Copy word for word the records from the line containing "Could you identify" through the end of the records, both ends included.
'''
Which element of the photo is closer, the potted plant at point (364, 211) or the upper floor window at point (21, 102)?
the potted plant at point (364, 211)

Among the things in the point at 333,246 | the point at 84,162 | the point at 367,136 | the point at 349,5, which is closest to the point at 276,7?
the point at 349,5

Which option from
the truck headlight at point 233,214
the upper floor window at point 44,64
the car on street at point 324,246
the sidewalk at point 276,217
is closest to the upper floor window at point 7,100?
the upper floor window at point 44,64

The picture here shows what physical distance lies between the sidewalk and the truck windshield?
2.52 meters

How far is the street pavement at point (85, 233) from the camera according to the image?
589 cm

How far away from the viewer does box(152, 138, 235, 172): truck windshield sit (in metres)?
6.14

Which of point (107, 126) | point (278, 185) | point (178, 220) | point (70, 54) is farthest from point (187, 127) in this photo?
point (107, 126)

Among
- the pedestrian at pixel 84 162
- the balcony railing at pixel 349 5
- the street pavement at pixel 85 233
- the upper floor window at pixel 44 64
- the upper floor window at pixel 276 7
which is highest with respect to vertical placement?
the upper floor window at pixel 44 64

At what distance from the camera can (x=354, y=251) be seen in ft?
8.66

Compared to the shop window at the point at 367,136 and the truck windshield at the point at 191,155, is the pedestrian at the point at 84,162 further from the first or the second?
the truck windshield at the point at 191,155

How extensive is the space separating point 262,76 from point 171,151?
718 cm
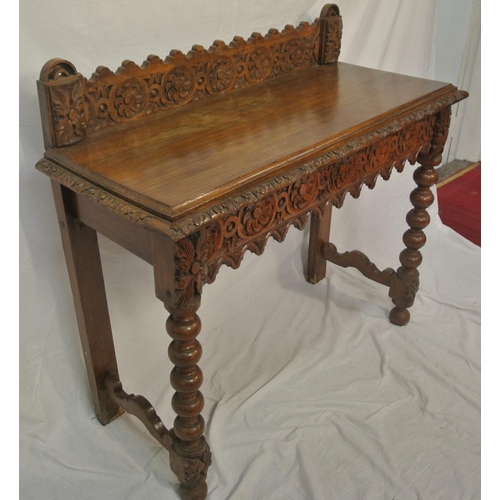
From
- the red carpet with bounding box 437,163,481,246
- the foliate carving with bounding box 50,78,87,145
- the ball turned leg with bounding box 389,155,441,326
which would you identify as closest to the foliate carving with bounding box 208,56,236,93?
the foliate carving with bounding box 50,78,87,145

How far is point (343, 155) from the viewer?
4.65ft

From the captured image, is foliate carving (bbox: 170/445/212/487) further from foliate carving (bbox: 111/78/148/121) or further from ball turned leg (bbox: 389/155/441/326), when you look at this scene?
ball turned leg (bbox: 389/155/441/326)

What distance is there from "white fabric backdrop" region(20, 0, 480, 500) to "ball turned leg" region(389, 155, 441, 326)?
0.08 meters

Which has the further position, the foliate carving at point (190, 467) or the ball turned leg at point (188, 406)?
the foliate carving at point (190, 467)

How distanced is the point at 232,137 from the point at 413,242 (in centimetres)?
95

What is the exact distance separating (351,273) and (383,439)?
918 mm

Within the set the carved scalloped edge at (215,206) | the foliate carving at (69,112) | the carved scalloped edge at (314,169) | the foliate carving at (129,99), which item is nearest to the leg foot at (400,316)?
the carved scalloped edge at (314,169)

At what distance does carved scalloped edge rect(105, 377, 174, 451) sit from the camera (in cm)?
155

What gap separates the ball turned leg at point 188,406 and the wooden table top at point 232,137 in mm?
267

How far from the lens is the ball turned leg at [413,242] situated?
1.97m

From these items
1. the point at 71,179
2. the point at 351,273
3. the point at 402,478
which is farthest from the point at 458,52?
the point at 71,179

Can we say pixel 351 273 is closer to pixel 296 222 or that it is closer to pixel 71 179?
pixel 296 222

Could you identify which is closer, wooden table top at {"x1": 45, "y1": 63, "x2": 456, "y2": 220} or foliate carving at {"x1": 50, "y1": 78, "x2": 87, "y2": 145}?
wooden table top at {"x1": 45, "y1": 63, "x2": 456, "y2": 220}

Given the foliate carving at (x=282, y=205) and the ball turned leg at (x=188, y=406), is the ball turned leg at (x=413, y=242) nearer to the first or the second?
'''
» Result of this exercise:
Could you identify which is closer, wooden table top at {"x1": 45, "y1": 63, "x2": 456, "y2": 220} or foliate carving at {"x1": 50, "y1": 78, "x2": 87, "y2": 145}?
wooden table top at {"x1": 45, "y1": 63, "x2": 456, "y2": 220}

Given the foliate carving at (x=282, y=205) and the ball turned leg at (x=188, y=406), is the ball turned leg at (x=413, y=242) nearer to the first or the second?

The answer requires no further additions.